Additional government pleader Nitin Deshpande made the revelation while replying to a public interest litigation (PIL) against Jamshed Ashraf, revenue minister of Bihar, who obtained an arms licence using fake documents.
Ashraf had allegedly obtained an arms licence from the Nhava-Sheva police station, which is located in Uran taluka of Raigad. Filed by Atul Bhagat, an activist of the Maharashtra Navnirman Sena, the PIL alleged that Ashraf had obtained the arms licence using a forged ration card.
Justice Ranjana Desai asked the government what it plans to do to ensure that arms licences were not obtained using forged documents. She added, “In places like Jammu & Kashmir, one may need arms, but Mumbai is not such a bad place.”

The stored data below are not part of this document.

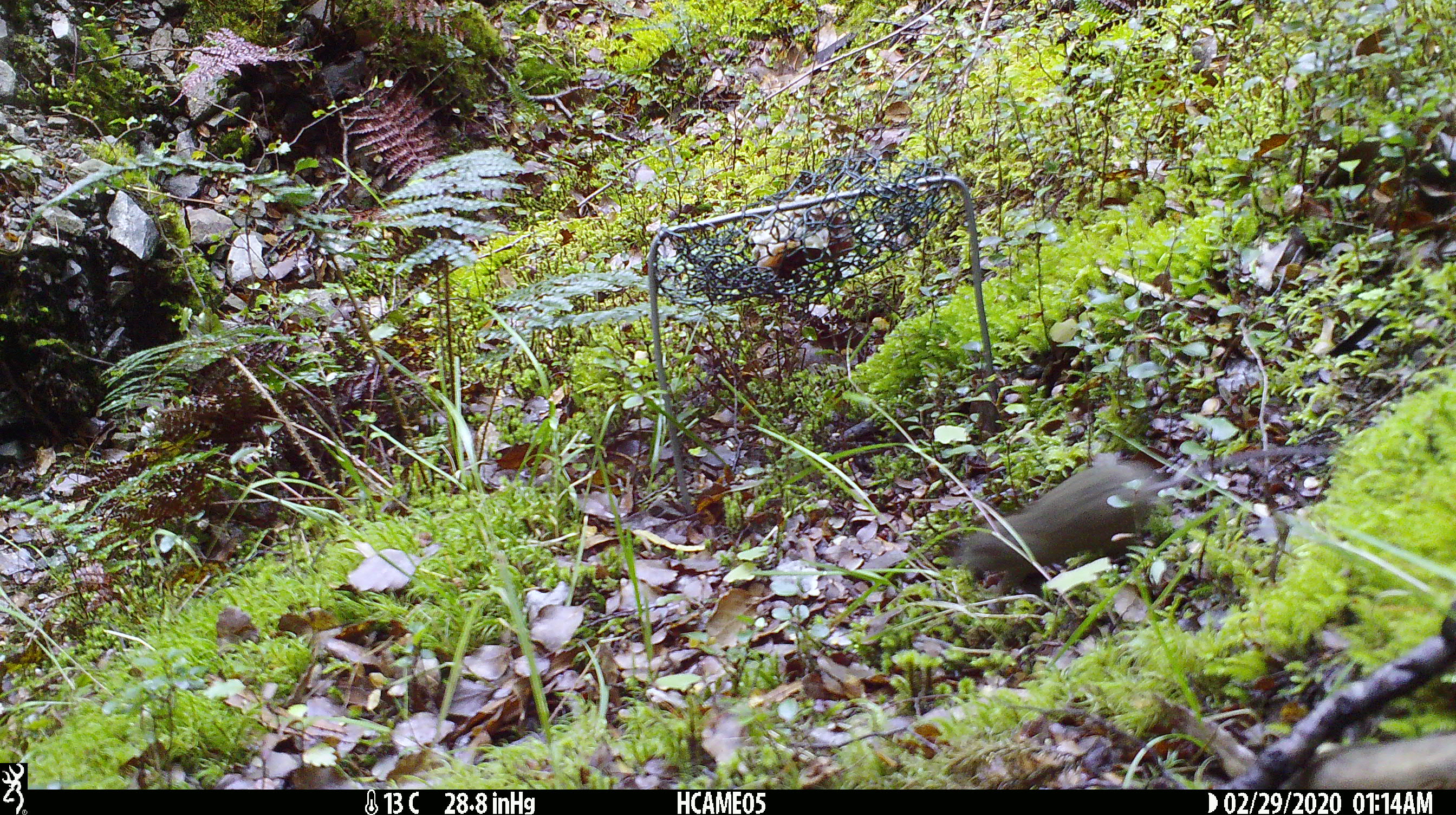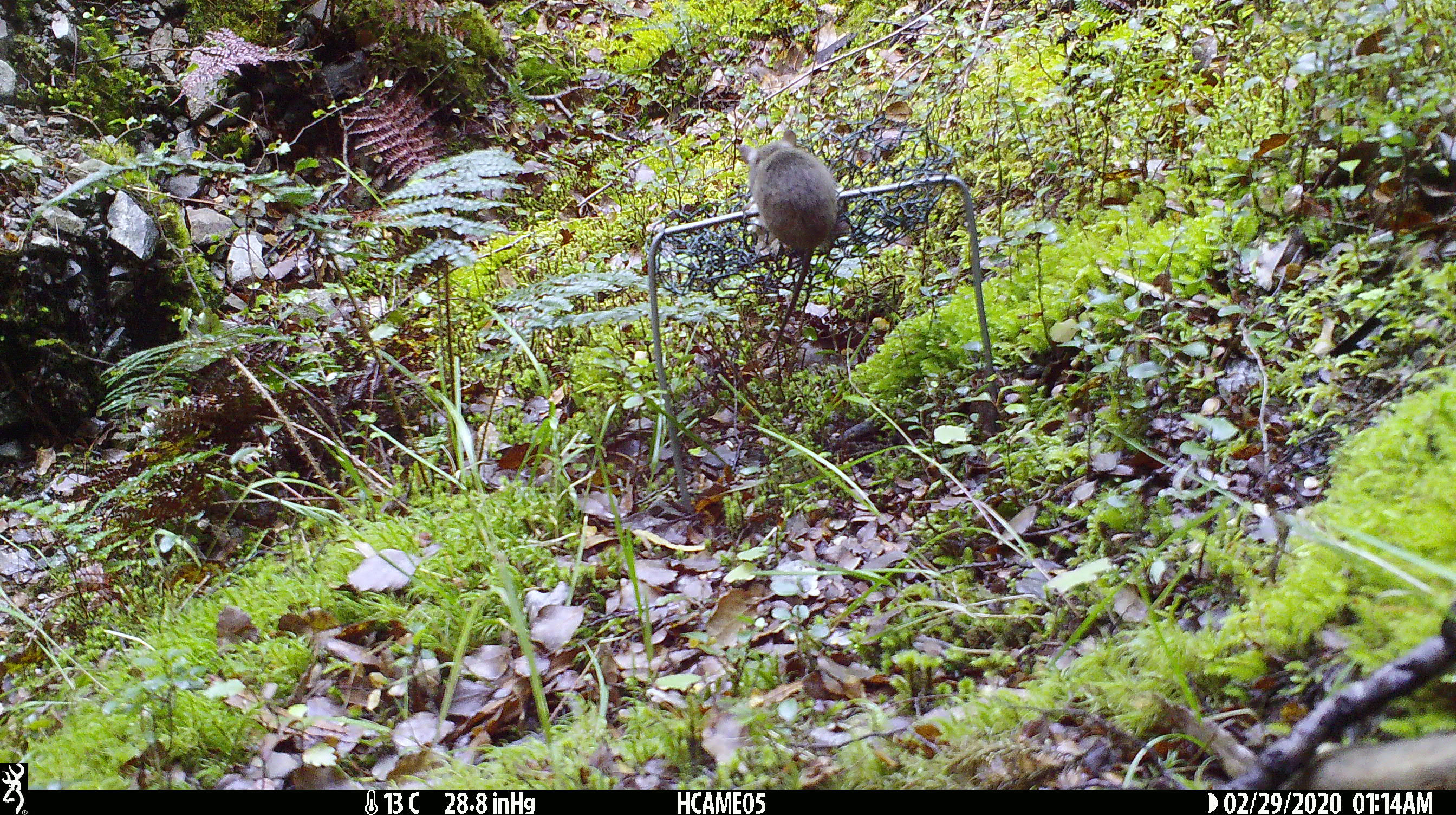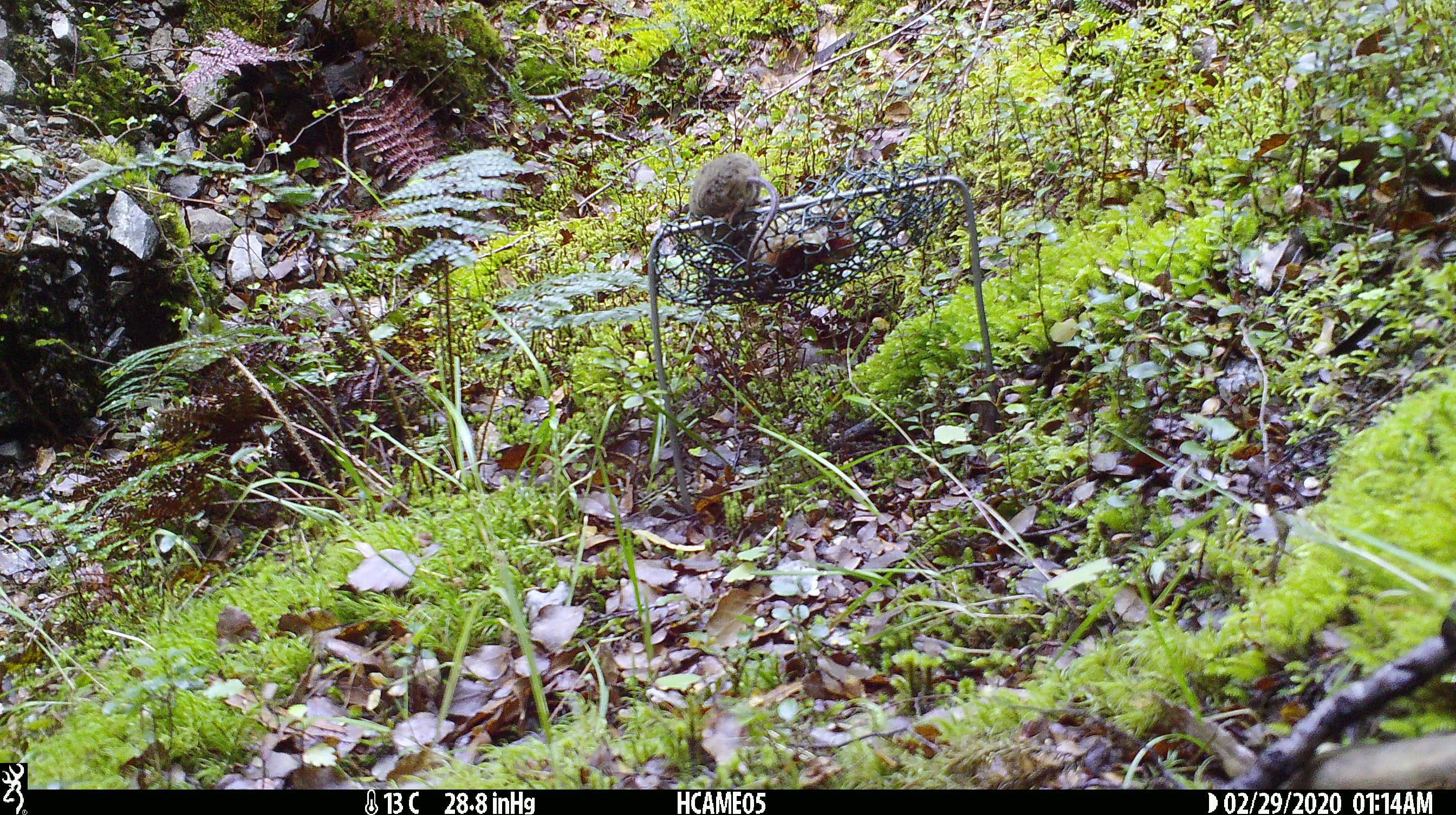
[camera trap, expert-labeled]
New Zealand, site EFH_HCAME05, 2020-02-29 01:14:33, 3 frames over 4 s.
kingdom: Animalia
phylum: Chordata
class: Mammalia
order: Rodentia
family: Muridae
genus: Mus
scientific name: Mus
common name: mouse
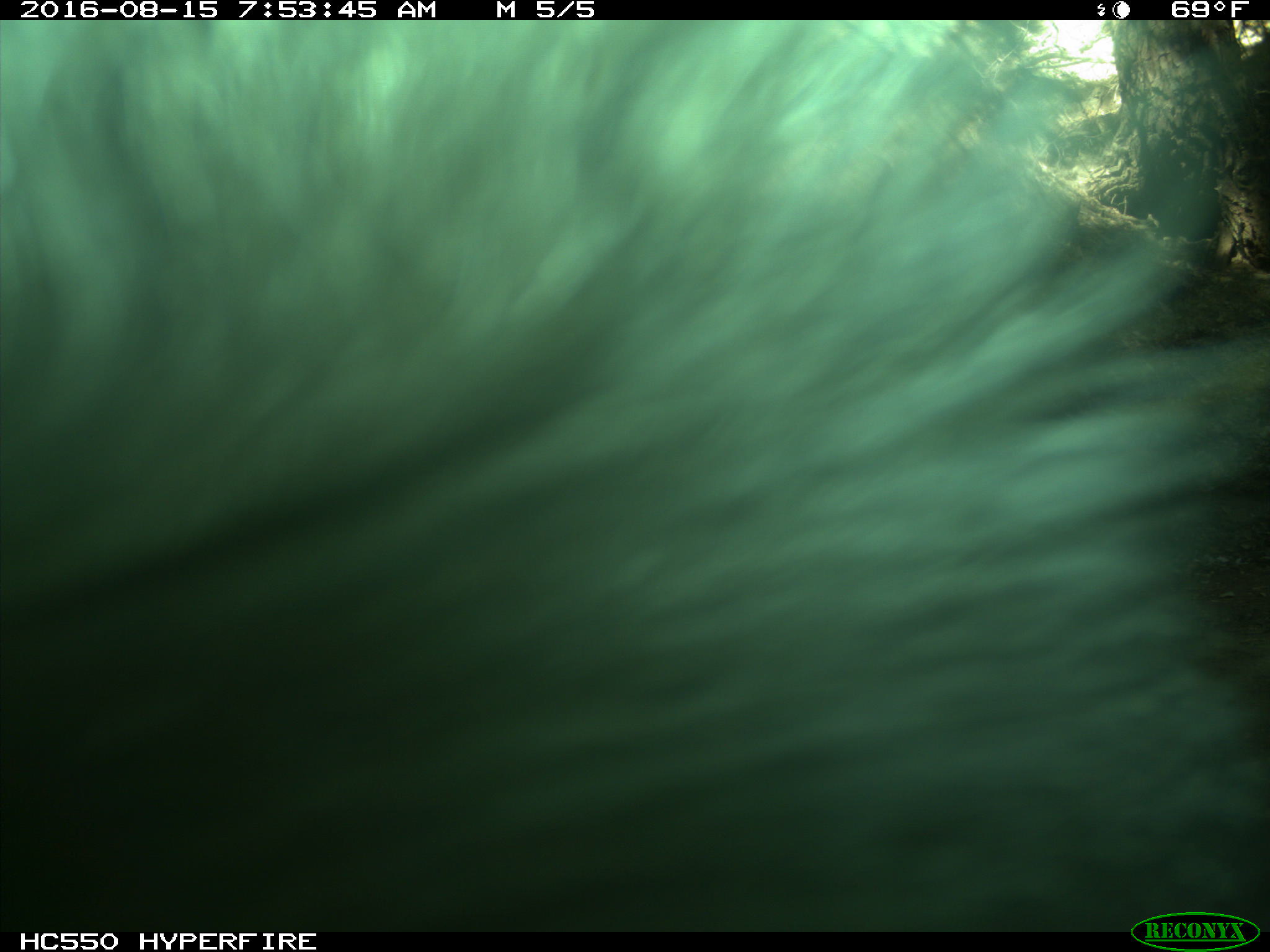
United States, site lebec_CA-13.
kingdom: Animalia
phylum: Chordata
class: Mammalia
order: Carnivora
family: Ursidae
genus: Ursus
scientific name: Ursus americanus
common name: american black bear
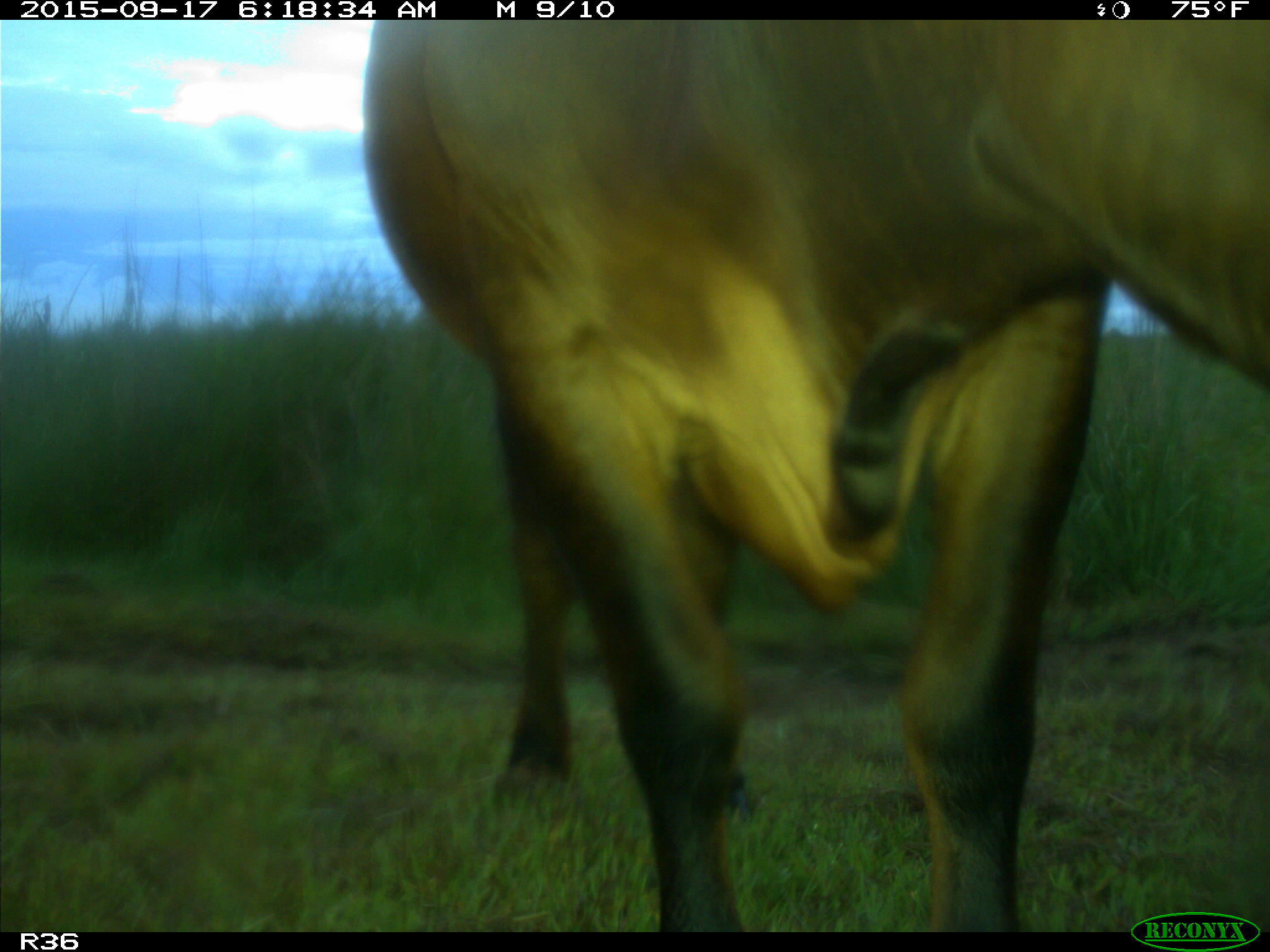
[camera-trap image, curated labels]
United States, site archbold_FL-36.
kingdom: Animalia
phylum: Chordata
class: Mammalia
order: Artiodactyla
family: Bovidae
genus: Bos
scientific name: Bos taurus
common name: domestic cow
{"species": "Bos taurus (domestic cow)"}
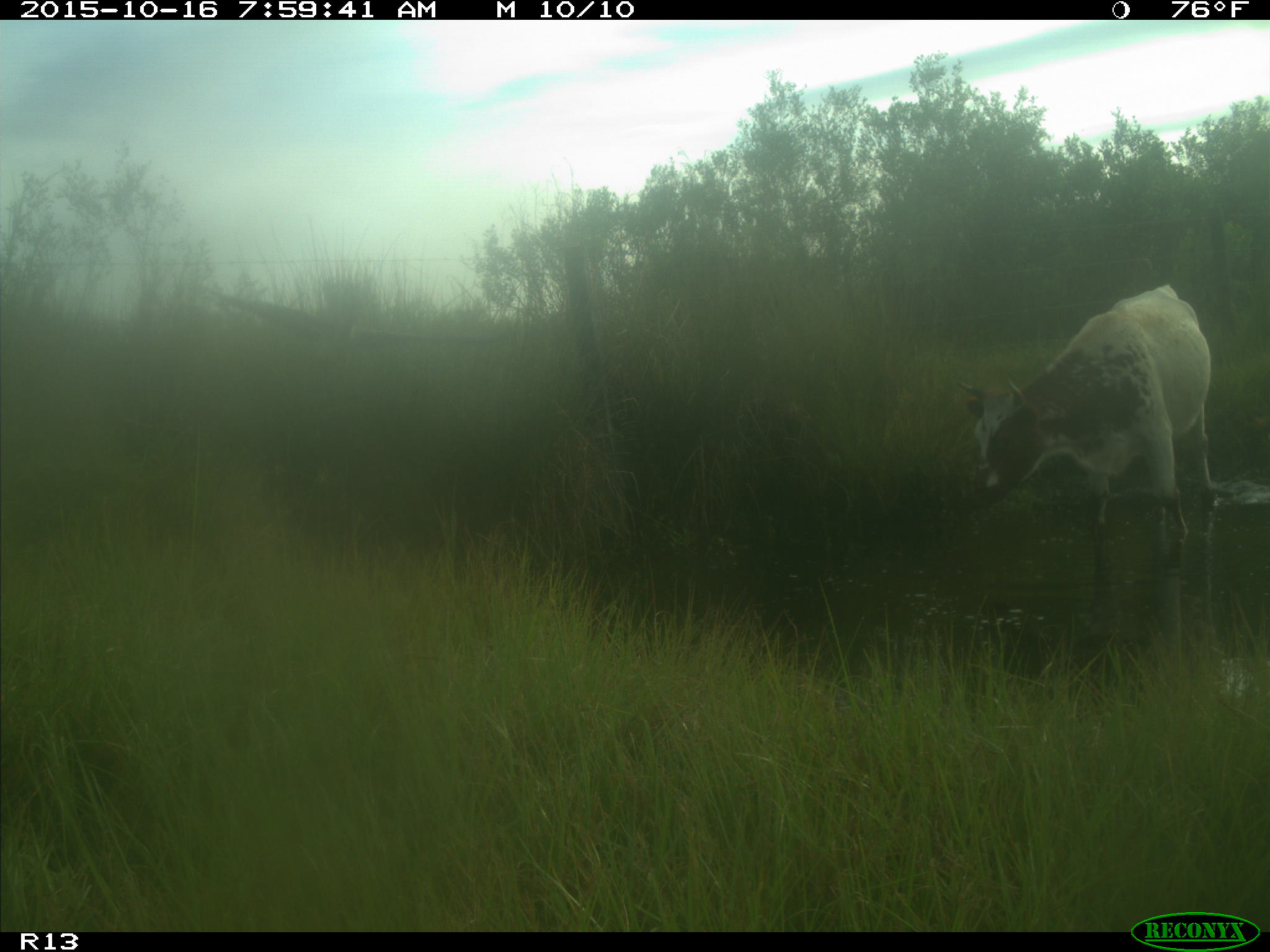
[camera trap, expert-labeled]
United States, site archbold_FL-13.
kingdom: Animalia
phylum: Chordata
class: Mammalia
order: Artiodactyla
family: Bovidae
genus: Bos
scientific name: Bos taurus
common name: domestic cow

Uday Warunjikar, Bhagat’s advocate, pointed out to the court that the government had admitted in its affidavit that a non-Mumbai resident was issued an arms licence. Also, on January 15, 2009, when the PIL was filed, the same evening, Ashraf had issued a press note stating that he had already surrendered his arms licence. T he note mentioned that he once had an arms licence, which was issued by the Raigad police, and he had surrendered it after contesting and winning the assembly elections in Bihar.
In the statement, Ashraf said that he had obtained the licence five years back as he was living in Navi Mumbai at that time.